Monday, June 30, 2014

Math Anxiety and Common Core

One of the central points of the Common Core educational reform is to teach fewer topics but teach them more thoroughly, so that students really understand them. The national Common Core standards are vague to the point that I can hardly fathom what they are about, but it seems that when it comes to math, New York state is interpreting Common Core math according to the tradition of the earlier reform movement known as New Math:
Ms. Nelams said she did not recognize the approaches her children, ages 7 to 10, were being asked to use on math work sheets. They were frustrated by the pictures, dots and sheer number of steps needed to solve some problems. Her husband, who is a pipe designer for petroleum products at an engineering firm, once had to watch a YouTube video before he could help their fifth-grade son with his division homework.
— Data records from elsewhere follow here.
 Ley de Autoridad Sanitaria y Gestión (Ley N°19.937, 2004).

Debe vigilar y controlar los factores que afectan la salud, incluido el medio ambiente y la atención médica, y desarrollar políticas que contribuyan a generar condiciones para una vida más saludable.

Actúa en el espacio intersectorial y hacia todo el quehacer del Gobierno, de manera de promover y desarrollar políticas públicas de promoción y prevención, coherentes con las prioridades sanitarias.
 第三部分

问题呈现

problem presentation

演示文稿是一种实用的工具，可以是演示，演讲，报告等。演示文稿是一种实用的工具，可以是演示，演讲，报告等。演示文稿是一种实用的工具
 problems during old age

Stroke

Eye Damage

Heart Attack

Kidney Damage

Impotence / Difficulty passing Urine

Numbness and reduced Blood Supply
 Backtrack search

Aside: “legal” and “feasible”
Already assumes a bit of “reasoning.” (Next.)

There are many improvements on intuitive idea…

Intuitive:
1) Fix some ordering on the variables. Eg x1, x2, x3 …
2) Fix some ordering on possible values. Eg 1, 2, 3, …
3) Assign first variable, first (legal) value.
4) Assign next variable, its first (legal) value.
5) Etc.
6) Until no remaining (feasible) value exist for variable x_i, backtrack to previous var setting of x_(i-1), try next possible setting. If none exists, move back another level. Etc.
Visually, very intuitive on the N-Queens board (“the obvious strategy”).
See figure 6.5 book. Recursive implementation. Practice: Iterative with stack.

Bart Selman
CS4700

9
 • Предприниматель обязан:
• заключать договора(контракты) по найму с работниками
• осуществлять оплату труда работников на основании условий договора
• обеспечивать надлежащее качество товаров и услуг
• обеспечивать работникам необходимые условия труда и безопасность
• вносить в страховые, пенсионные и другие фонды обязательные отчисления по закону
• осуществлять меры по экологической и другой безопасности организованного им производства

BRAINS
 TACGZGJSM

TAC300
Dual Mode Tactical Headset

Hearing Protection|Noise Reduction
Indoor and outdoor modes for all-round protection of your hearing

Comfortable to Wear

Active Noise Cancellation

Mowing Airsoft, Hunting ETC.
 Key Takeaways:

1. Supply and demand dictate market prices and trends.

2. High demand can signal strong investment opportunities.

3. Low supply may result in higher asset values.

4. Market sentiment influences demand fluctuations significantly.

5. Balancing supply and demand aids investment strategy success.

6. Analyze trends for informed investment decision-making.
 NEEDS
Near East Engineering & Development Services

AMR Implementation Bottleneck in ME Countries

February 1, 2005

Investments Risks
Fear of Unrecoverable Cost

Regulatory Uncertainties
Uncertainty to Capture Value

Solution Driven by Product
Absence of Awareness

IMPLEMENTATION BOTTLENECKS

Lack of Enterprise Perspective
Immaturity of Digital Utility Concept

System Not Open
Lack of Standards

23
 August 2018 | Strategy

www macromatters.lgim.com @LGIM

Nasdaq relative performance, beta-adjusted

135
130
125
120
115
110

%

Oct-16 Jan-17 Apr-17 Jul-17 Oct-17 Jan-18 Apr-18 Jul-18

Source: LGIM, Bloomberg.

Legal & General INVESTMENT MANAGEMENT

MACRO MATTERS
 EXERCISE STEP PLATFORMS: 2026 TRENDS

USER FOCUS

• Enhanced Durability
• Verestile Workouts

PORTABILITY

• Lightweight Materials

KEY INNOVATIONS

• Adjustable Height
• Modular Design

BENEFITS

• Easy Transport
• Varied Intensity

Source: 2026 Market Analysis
“They say this is rigorous because it teaches them higher thinking,” Ms. Nelams said. “But it just looks tedious.”
Math reformers have been saying for decades that students hate math because it is taught as the rote memorization of the multiplication table, without any understanding of the concepts behind the numbers. And they still are:
The guidelines are based on research that shows that students taught conceptually retain the math they learn. And many longtime math teachers, including those in organizations like the National Council of Teachers of Mathematics and the National Council of Supervisors of Mathematics, have championed the standards.

“I taught math very much like the Common Core for many years,” said Linda M. Gojak, president of the National Council of Teachers of Math. “When parents would question it, my response was ‘Just hang in there with me,’ and at the end of the year they would come and say this was the best year their kids had in math.”
Yeah, right. Loath as I am to agree with anyone who works for the American Enterprise Institute, I think this guy has it right:
“It is incredibly easy for these new instructional approaches to look good on paper or to work well in pilot classrooms in the hands of highly skilled experts,” said Frederick M. Hess, the director of education policy studies for the American Enterprise Institute, “and then to turn into mushy, lazy confusing goop as it spreads out to classrooms and textbooks.”
It can't be said enough that curricula and textbooks and standards and what-all are trivial in importance compared to the one really important thing in education, the interaction between teacher and student. And if the teachers are not comfortable with the material they are teaching and perhaps don't fully understand it themselves, the quality of that interaction will be damaged. Nor is it a small thing to exclude parents from the equation; how many children will see that their parents don't understand this stuff and decide that they don't have to, either? I don't doubt that Linda Gojak can be successful teaching conceptual math, but does that mean everyone should try?

Did these people learn nothing from the failure of New Math? Well, maybe they learned one thing, since I don't see any set theory or Venn diagrams in the new stuff. But speaking as someone who loves math and occasionally used fairly sophisticated statistics, I just don't see any reason why most people should know anything about the conceptual underpinnings of math. Even if it is true that students taught this way test better, is that worth spreading the notion that math education is about learning complex ways to do simple stuff, and that what the government does with tax dollars is spend billions trying to make people understand mathematical arcana instead of just memorizing the multiplication table?

I predict that this movement will flame out as spectacularly as New Math did. I hope it doesn't drag the rest of Common Core down with it.